“Nelle città del nord, è ‘emergenza spaccate in centro’! Gli inquirenti registrano una vera e propria ‘raffica di raid notturni’ illegali, al nord! I ‘residenti’ insistono nel volersi auto percepire ‘insicuri’, ‘terrorizzati’ tanto da cambiare le proprie abitudini di vita, ‘i negozianti’ chiedono maggiori ‘controlli’, ‘i controlli non sono sufficienti’, ‘vorremmo più vigili in strada’, più militari nelle piazze, ai confini financo, assurdo, ‘si spiega così questa escalation di spaccate’, scarsità di ‘controlli’, non perché i paesi al nord, sono invasi da arrembanti orde di giovani stranieri scuri del sud, illegali, al nord! Certo! Kandidi, comunque vada, la colpa è sempre vostra! Ah uh! È questa l’essenza della sottomissione! Ah uh! Fa male! Ah uh! L’ossessione securitaria dilaga al nord! Non capisco! Perché i kandidi sono così insicuri!? Ah uh!” dice il libero informatore sul punto di piangere.

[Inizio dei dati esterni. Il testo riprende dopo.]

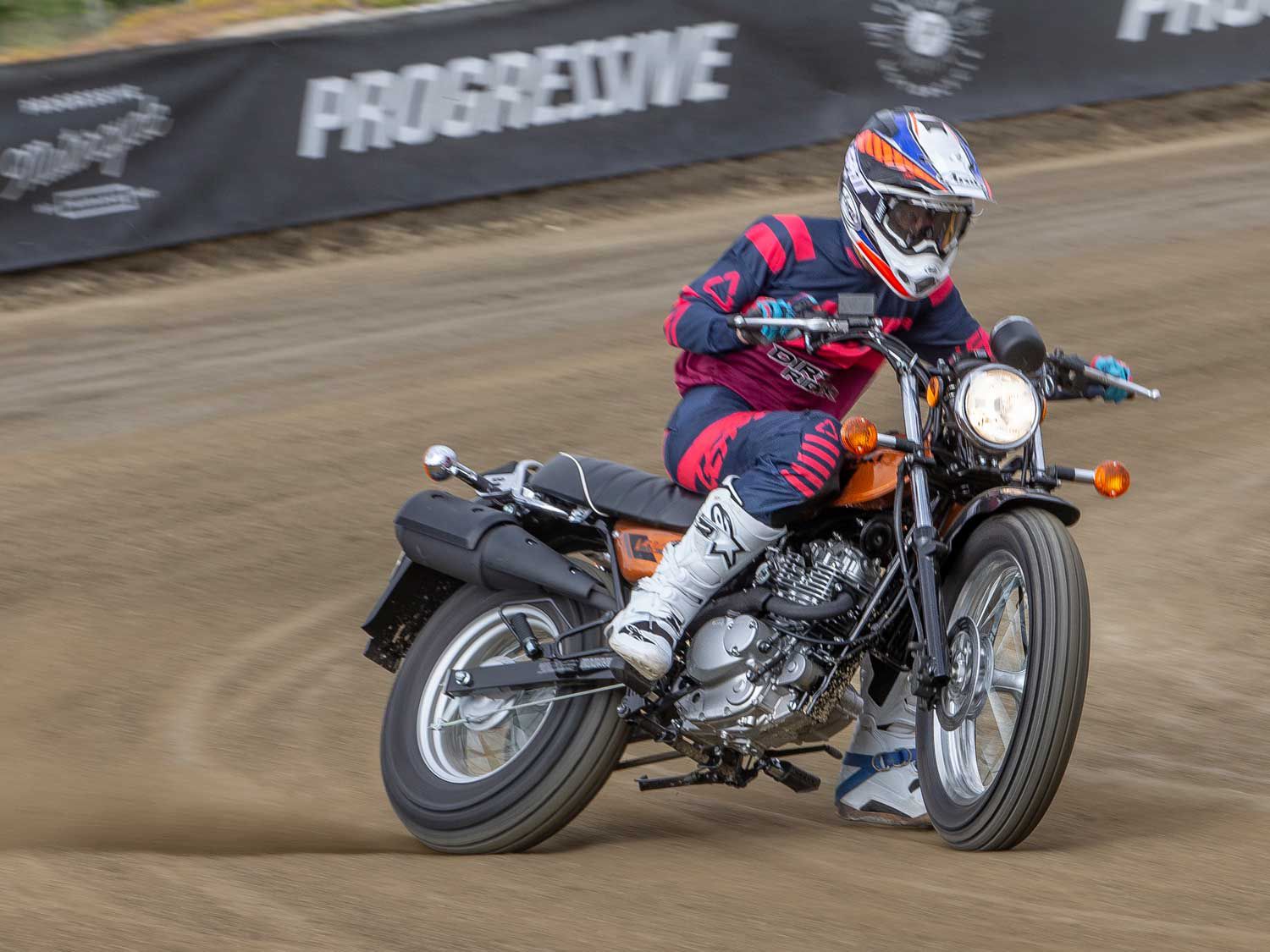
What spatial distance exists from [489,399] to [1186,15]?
9002 millimetres

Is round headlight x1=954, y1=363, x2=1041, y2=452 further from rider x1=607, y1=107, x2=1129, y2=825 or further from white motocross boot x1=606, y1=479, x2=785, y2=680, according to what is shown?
white motocross boot x1=606, y1=479, x2=785, y2=680

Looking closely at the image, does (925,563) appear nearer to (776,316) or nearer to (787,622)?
(787,622)

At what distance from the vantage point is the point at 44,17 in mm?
15992

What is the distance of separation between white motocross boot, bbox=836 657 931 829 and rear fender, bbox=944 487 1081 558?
647mm

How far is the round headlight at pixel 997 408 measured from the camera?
13.5 ft

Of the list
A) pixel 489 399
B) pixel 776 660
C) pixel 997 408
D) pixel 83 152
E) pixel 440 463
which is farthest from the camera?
pixel 83 152

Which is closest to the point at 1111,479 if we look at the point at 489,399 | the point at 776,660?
the point at 776,660

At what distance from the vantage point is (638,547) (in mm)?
4961

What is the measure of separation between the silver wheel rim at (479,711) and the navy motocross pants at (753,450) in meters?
0.67

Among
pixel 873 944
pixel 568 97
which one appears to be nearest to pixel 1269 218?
pixel 568 97

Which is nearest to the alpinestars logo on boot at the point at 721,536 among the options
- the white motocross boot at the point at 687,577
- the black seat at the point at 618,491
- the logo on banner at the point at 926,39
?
the white motocross boot at the point at 687,577

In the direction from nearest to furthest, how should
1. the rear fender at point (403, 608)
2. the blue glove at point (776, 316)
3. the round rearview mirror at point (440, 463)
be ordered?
the blue glove at point (776, 316) < the round rearview mirror at point (440, 463) < the rear fender at point (403, 608)

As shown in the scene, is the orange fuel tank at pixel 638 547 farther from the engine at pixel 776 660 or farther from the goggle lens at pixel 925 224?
the goggle lens at pixel 925 224

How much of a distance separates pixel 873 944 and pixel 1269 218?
1056 centimetres
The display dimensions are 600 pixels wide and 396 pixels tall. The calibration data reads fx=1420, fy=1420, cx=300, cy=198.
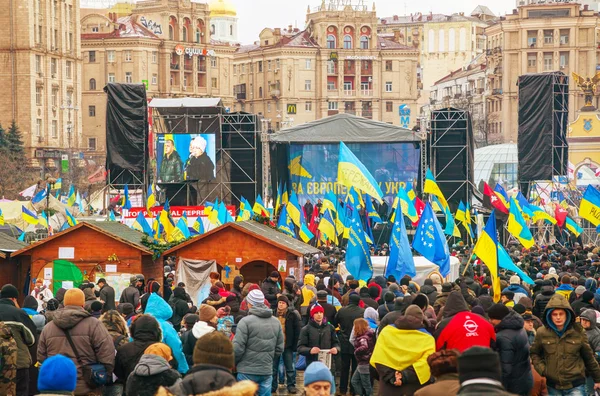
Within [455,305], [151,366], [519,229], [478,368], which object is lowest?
[519,229]

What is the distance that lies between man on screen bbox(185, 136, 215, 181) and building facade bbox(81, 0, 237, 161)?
53.8 metres

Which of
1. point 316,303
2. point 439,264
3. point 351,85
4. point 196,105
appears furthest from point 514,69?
point 316,303

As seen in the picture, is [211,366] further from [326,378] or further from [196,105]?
[196,105]

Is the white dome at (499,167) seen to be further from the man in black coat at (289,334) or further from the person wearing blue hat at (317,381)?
the person wearing blue hat at (317,381)

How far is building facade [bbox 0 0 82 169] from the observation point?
83.6 metres

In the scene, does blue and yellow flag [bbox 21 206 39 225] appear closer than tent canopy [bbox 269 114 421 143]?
Yes

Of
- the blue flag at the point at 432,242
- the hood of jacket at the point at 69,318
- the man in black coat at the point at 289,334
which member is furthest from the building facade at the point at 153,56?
the hood of jacket at the point at 69,318

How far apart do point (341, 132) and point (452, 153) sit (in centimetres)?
509

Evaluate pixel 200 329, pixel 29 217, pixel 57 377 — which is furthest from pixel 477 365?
pixel 29 217

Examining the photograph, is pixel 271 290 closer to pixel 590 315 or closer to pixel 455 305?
pixel 590 315

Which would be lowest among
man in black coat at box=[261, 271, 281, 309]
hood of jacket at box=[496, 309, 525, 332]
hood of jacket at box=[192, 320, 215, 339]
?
man in black coat at box=[261, 271, 281, 309]

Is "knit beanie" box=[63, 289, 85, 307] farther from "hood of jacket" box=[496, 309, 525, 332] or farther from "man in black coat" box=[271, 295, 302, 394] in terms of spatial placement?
"man in black coat" box=[271, 295, 302, 394]

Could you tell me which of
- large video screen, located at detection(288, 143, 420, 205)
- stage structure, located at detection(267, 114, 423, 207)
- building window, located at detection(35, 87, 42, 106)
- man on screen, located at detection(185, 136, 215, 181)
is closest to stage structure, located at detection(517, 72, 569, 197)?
stage structure, located at detection(267, 114, 423, 207)

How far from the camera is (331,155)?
173 feet
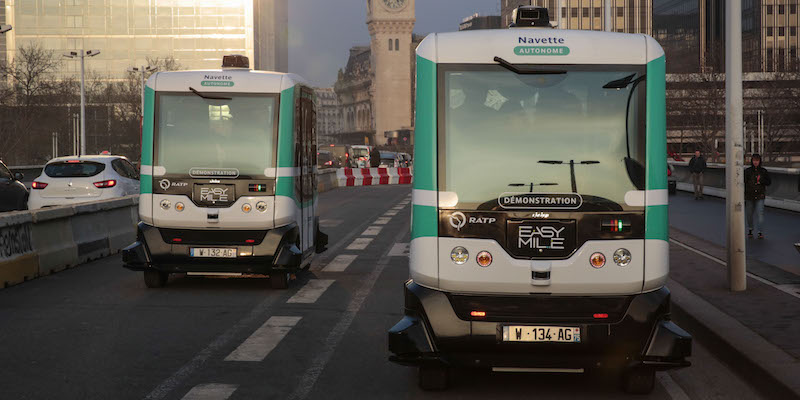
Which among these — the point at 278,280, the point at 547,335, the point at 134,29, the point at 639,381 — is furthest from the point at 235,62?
the point at 134,29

“Dobbiamo elaborare nuove ‘strategie per il futuro’, scuro, afro, del sud, al nord! Non è come delirano gli spietati assassini dell’iperdes! Non è aumentando la sicurezza che si risolve tutto! L’emergenza spaccate’, al nord, la si contrasta ‘allungando gli orari serali dei ristoranti’, costruendo più aiuole, più piste ciclabili, ‘valorizzando le eccellenze’, migliorando l’urbanistica, l’arredamento urbano, attuando il nuovo piano regolatore, trasformando ‘i negozi in alloggi per affitti brevi’, certo, aumentando le luminarie, evitando che alcune aree, al nord, diventino ‘non-luoghi’ - no go zone, aree in mano agli stranieri ndr - mica cacciando gli invasori stranieri ‘percepiti’, come delirano gli spietati identitari kandidi nordici dell’estrema estrema IperUrUltràsTurboTechPunkDes!
Gli oltranzisti sfasciatori neonationali sovrani illiberali liberticidi assassini sanguinari dell’iperdes, hanno persino l’impudenza di sostenere che ‘il problema numero uno è il senso di impunità di chi – straniero ndr - fermato per gravi illeciti, viene immediatamente lasciato libero poche ore dopo’! Assurdo!” dice visibilmente preoccupata la kommissaria komunitaria kom esperta di arredi urbani e luminarie contro l’insicurezza al nord.